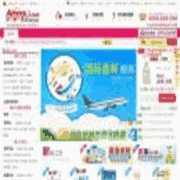 中国上市公司资讯网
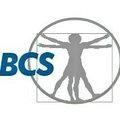 MEDIAFAST BCS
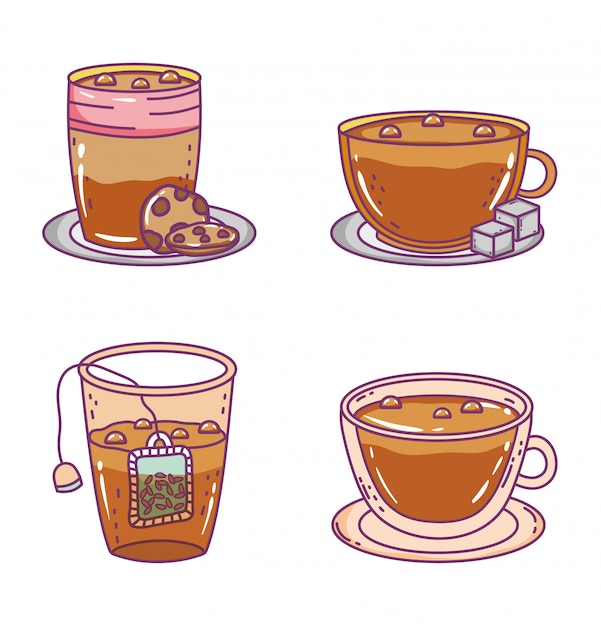 Coffee and tea time sketch flat Premium Vector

**About this exercise**
Reproduce the entire listing above precisely, but keep the images out.

**Written response**
 中国上市公司资讯网
 MEDIAFAST BCS
 Coffee and tea time sketch flat Premium Vector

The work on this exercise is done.